Barschel studied public law, economics, political science and education at the University of Kiel. Upon graduating in 1971, he was admitted to the bar and began working as a lawyer and notary. In addition to his legal and political activities, Barschel also developed an interest in science. He was reportedly preparing to withdraw from politics in the middle of the 1987 legislative session, and had almost completed his habilitation thesis at the time of his death.

== Political career ==
On 31 May 1987, shortly before the start of the 1987 state election campaign, a plane carrying Barschel and his bodyguard crashed on approach at Lübeck Airport. Both of the pilots, Elisabeth Friske and Michael Heise, were killed in the crash, and Barschel's bodyguard succumbed to his injuries at hospital a few days later.

==Controversy==
On 13 September 1987, the day before the election, the magazine Der Spiegel reported an account by Reiner Pfeiffer, Barschel's media adviser, that Barschel had ordered him to spy on the SPD's top candidate, Björn Engholm, with the aim of embarking on a smear campaign implicating Engholm in tax evasion. Pfeiffer further claimed to have been ordered to install a bugging device in Barschel's phone and accuse the SPD of being the perpetrators. The subsequent scandal became known as the "Barschel affair" or "Waterkant-Gate" (an allusion to the Watergate scandal, with Waterkant (from Low German "waterside").

==Death==
Barschel's autopsy uncovered a total of eight drugs in his system, including the sedatives lorazepam, diazepam, diphenhydramine, and perazine, along with the barbiturate cyclobarbitone and the sleep aid pyrithyldione. The Geneva prosecutor determined that Barschel's death was self-inflicted, and that he overdosed on these medications before stepping into the bath. This method of suicide corresponded with a guide published by a German right to die advocacy group. However, Barschel's widow and four children did not agree with this interpretation of the facts and were convinced that he was actually murdered.

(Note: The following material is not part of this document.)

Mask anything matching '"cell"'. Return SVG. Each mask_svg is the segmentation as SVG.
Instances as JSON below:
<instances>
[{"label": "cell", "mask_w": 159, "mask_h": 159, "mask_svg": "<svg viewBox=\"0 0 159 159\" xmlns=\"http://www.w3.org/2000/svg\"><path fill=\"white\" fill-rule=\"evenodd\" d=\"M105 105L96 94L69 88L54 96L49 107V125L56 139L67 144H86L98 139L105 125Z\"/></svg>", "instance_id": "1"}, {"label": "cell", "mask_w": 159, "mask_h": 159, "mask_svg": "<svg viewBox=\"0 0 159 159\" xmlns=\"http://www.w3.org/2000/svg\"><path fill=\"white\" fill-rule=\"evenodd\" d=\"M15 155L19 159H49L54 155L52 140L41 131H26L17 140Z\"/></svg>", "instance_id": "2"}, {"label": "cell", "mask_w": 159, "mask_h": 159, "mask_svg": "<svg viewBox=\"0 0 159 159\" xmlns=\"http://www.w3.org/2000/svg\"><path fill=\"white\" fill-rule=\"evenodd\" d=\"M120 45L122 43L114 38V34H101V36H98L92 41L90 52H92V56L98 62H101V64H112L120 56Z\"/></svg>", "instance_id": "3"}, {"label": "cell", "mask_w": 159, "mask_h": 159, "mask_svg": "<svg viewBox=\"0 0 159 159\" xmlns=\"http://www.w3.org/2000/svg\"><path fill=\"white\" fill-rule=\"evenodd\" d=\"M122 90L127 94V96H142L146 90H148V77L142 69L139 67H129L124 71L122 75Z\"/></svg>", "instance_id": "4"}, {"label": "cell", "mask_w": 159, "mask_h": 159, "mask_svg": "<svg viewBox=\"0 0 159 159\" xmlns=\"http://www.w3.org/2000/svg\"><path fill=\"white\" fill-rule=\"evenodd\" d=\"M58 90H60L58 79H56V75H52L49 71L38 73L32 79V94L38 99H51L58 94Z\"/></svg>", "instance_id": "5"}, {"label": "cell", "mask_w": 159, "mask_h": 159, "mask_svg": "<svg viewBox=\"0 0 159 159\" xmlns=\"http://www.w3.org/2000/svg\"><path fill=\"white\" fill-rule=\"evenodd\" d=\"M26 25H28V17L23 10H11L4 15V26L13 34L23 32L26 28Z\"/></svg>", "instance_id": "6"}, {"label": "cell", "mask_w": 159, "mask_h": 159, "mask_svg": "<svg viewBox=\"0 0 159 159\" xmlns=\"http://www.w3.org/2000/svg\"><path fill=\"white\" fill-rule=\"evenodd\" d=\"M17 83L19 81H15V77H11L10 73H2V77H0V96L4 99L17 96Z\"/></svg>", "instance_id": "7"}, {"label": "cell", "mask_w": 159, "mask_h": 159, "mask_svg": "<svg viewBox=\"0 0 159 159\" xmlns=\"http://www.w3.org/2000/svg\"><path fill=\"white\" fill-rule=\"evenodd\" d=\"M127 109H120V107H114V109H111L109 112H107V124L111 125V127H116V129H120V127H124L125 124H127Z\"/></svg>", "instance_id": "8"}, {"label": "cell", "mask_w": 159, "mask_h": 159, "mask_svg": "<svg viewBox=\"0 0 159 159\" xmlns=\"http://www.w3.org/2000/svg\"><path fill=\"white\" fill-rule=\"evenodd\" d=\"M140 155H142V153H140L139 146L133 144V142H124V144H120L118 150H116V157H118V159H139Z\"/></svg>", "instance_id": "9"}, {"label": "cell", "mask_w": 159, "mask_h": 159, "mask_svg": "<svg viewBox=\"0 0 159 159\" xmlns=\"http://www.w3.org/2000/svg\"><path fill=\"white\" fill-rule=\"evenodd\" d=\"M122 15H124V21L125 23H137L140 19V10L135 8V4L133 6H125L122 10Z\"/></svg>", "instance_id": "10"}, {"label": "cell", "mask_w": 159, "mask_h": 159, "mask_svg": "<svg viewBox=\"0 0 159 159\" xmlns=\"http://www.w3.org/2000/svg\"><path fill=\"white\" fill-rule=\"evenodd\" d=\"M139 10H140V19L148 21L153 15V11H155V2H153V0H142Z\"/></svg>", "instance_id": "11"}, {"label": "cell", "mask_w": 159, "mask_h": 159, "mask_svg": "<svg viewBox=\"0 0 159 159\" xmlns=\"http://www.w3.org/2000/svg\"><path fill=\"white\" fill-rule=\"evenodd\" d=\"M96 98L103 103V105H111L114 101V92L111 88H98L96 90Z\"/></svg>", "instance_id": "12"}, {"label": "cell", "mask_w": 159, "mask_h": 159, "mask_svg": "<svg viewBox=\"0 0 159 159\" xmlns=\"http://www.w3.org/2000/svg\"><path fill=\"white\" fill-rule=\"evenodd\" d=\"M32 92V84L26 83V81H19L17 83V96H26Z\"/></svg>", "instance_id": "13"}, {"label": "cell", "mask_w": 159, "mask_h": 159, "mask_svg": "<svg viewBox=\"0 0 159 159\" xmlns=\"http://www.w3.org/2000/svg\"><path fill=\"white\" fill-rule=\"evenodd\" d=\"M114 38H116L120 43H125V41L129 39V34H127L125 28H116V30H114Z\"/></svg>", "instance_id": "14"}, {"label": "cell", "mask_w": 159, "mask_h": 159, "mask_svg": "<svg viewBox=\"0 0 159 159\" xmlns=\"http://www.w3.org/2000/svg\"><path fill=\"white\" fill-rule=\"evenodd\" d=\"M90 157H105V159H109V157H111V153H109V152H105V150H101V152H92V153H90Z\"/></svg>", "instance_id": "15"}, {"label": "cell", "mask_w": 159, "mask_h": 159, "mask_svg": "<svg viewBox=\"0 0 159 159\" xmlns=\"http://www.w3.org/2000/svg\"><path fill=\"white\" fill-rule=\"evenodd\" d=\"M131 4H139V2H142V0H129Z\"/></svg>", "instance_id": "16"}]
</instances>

===Alternative theories around Barschel's death===
Various mysteries around Barschel's death are discussed in a January 1995 Washington Post article based on German, Spanish and Swiss police investigations of the murder, and the possible motives for it. The article reported that the Barschel case had been reopened as a murder investigation because of evidence of third-party involvement.

==2011 Barschel case review==
On 12 June 2011, the Public Prosecution Department of Lübeck announced that the Barschel case would be re-opened and re-examined, with more sophisticated techniques such as DNA profiling being employed to find out the actual circumstances of the politician's demise.